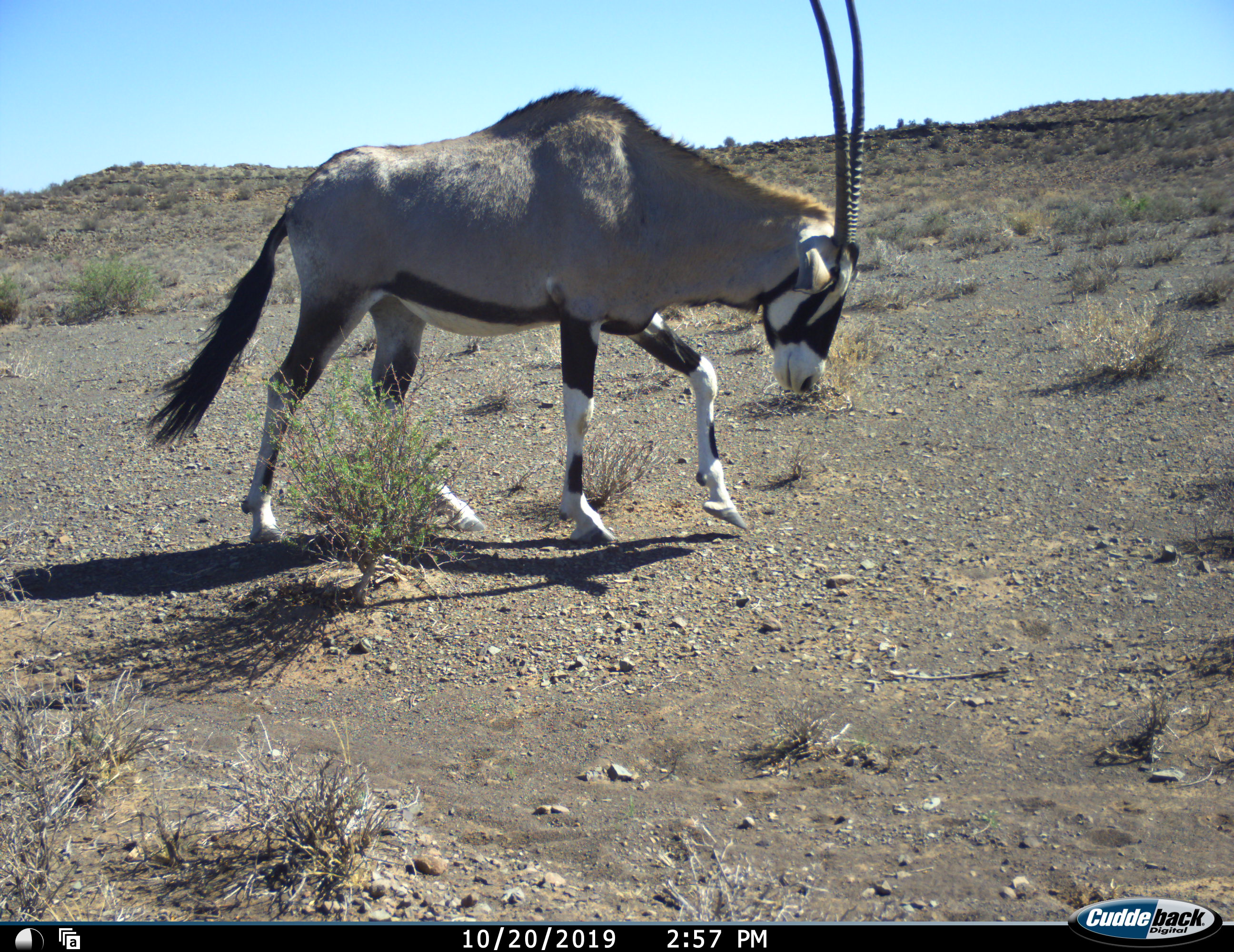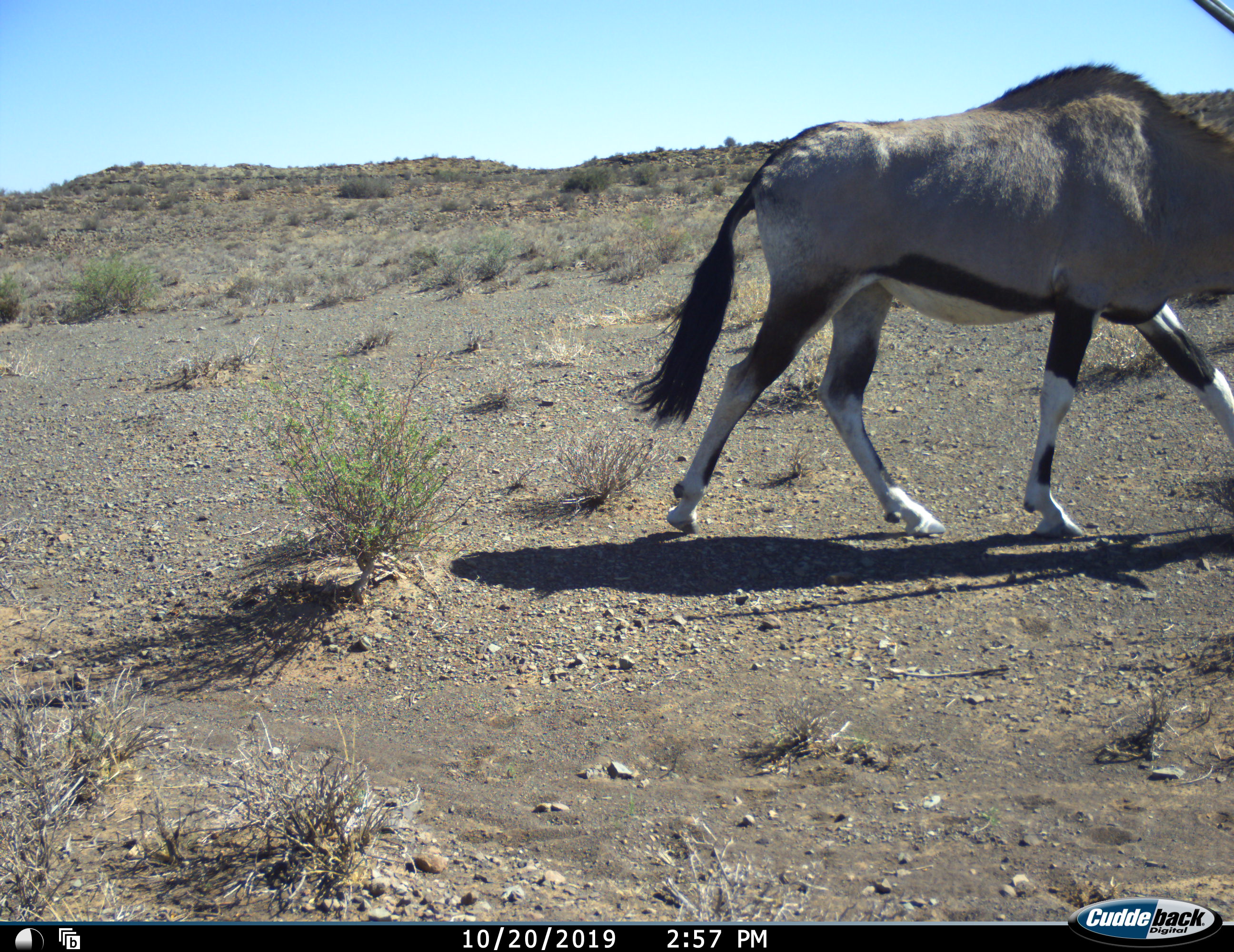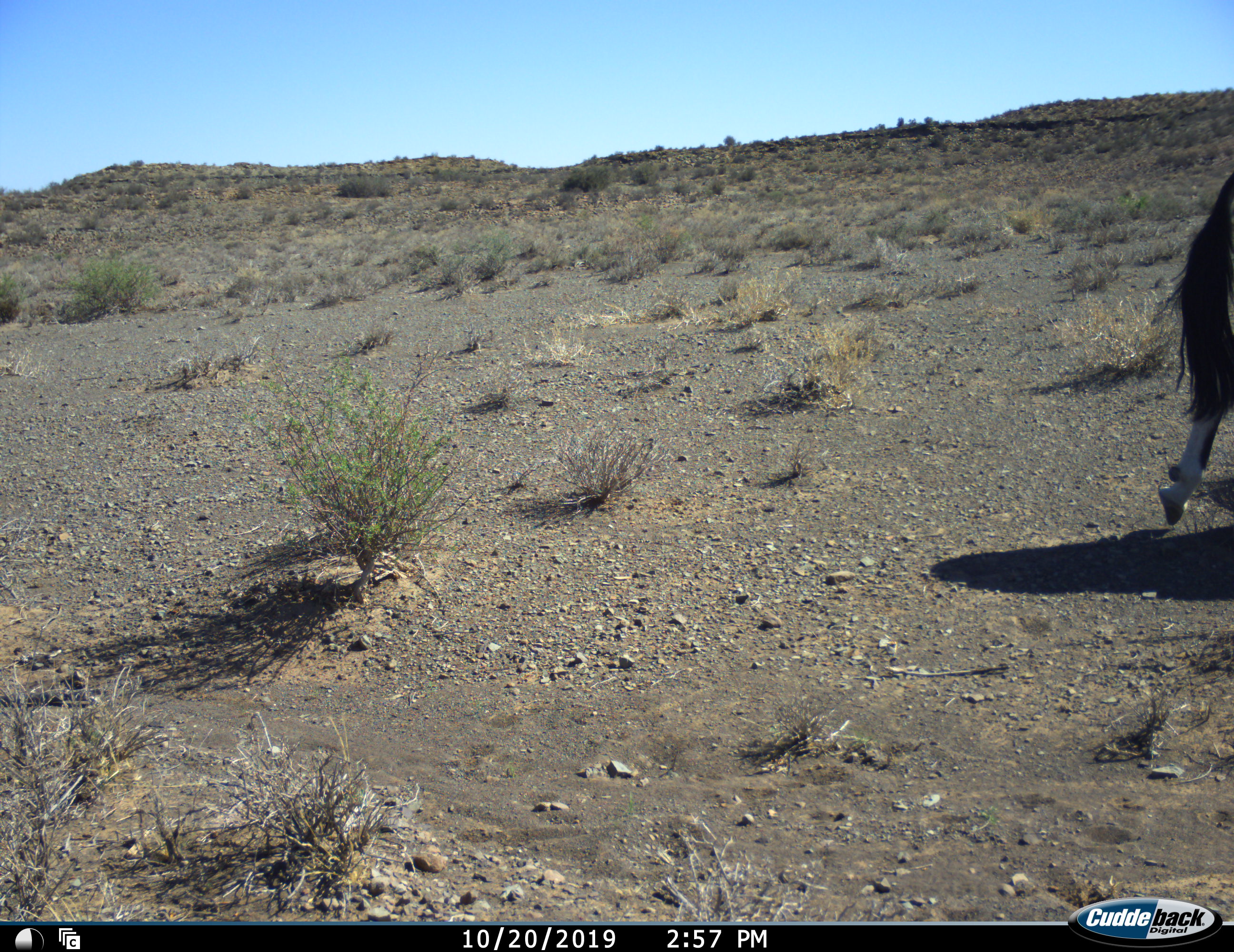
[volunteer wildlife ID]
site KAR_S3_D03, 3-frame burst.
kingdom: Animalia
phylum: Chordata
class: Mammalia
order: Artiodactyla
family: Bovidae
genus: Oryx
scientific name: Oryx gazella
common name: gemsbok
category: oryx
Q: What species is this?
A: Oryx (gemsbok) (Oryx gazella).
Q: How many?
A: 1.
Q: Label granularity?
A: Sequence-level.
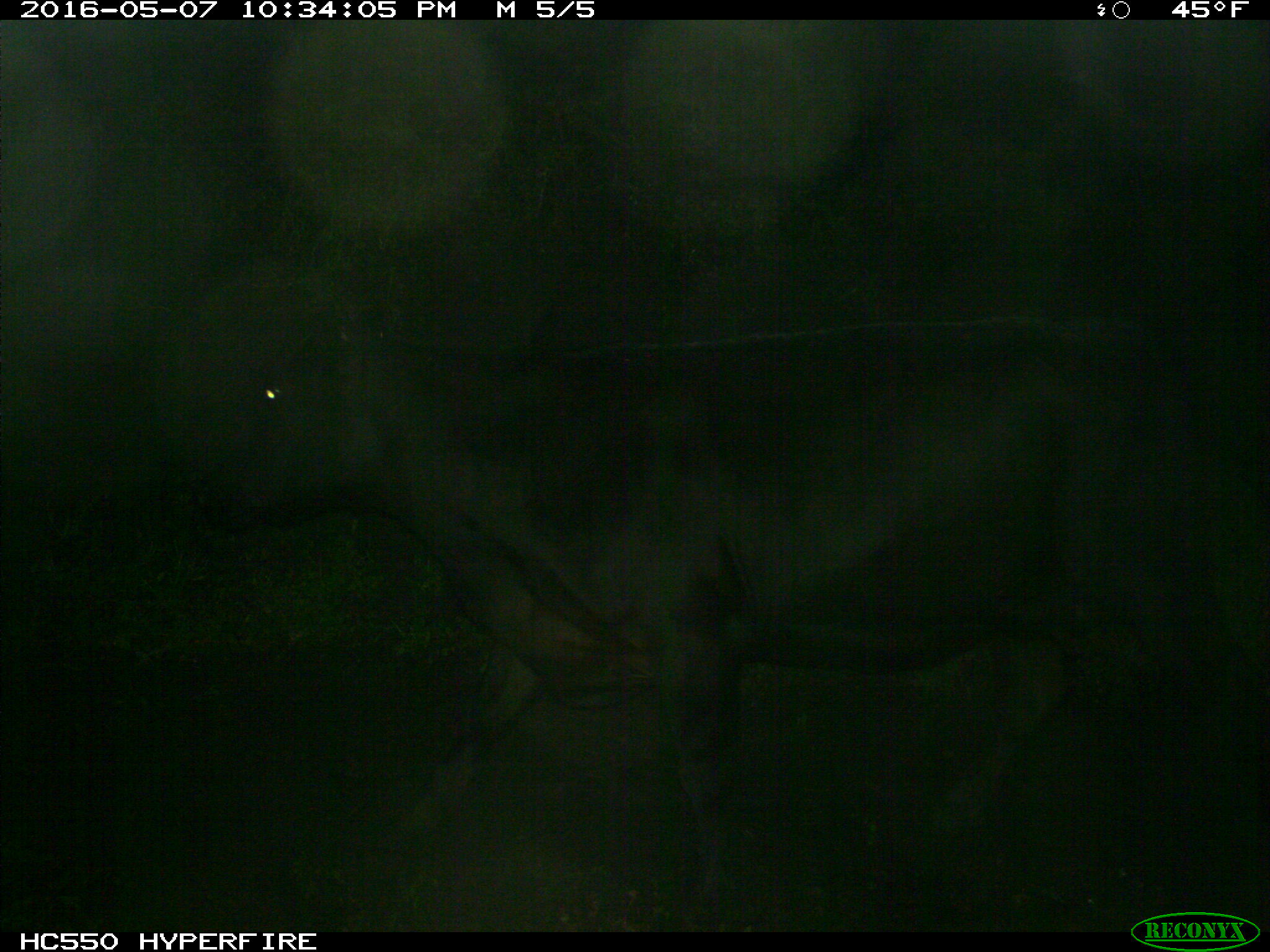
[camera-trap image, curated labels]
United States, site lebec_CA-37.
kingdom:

+---+

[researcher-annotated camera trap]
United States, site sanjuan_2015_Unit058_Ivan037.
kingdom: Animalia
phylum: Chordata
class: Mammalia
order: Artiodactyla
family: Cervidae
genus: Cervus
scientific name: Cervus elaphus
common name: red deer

+---+

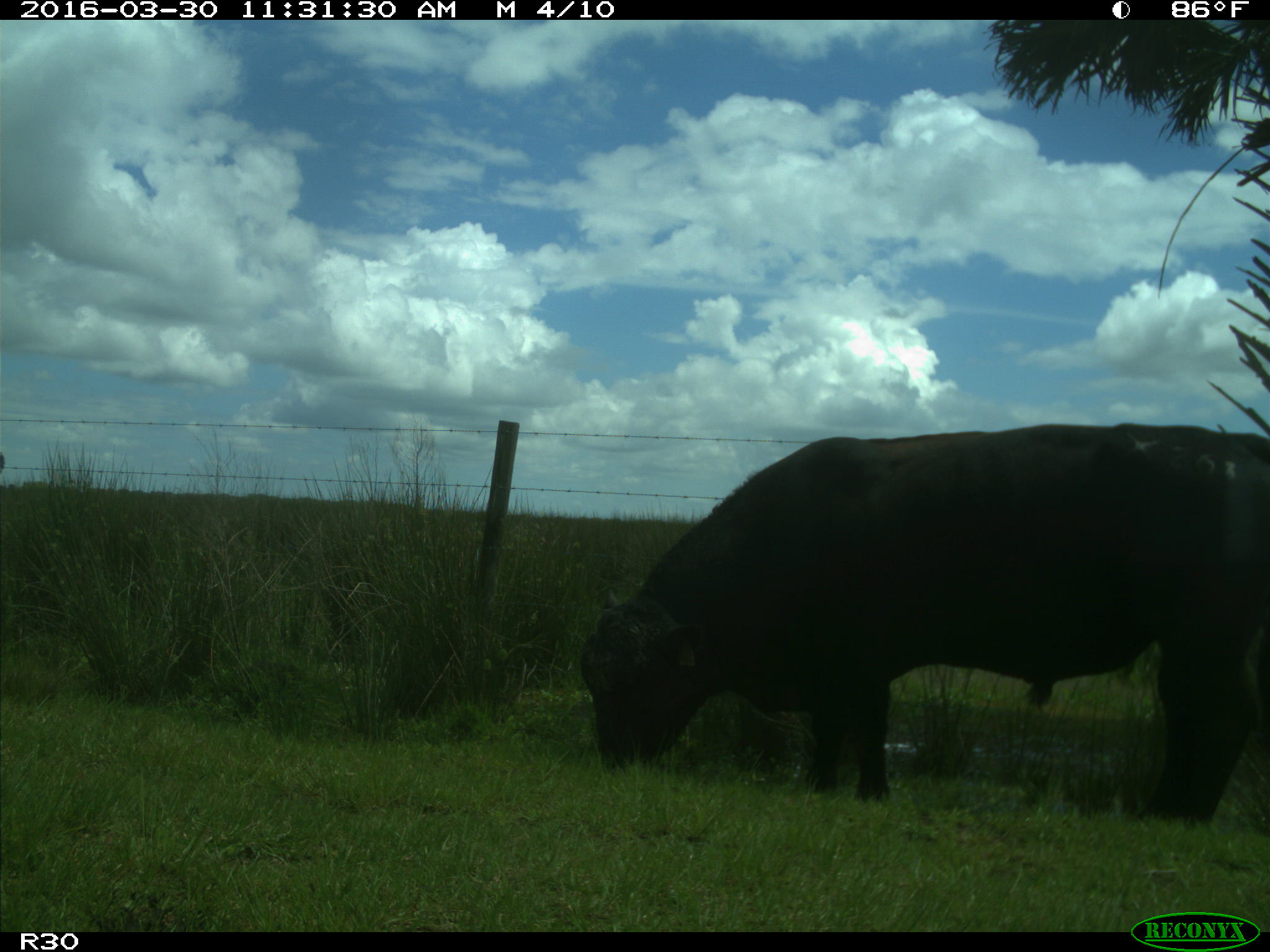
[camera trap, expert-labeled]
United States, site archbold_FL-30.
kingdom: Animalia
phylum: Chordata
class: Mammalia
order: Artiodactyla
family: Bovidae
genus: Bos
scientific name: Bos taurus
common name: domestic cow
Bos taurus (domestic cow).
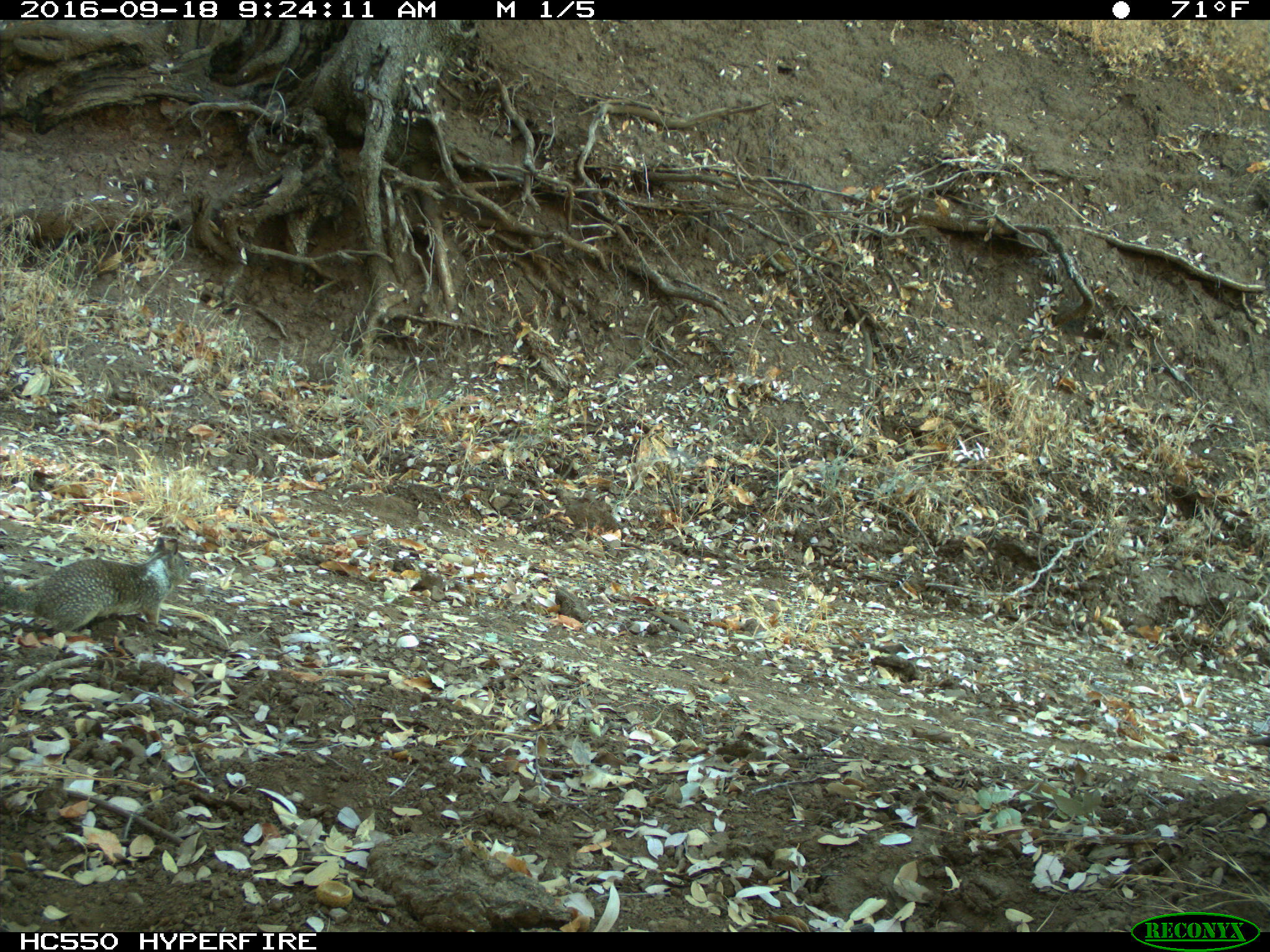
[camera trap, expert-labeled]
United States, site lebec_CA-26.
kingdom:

+---+

[WHAT IS REQUIRED]: If the string "United" appears in a line of the entries, report the line.

[TASK RESPONSE]:
United States, site lebec_CA-37.
United States, site sanjuan_2015_Unit058_Ivan037.
United States, site archbold_FL-30.
United States, site lebec_CA-26.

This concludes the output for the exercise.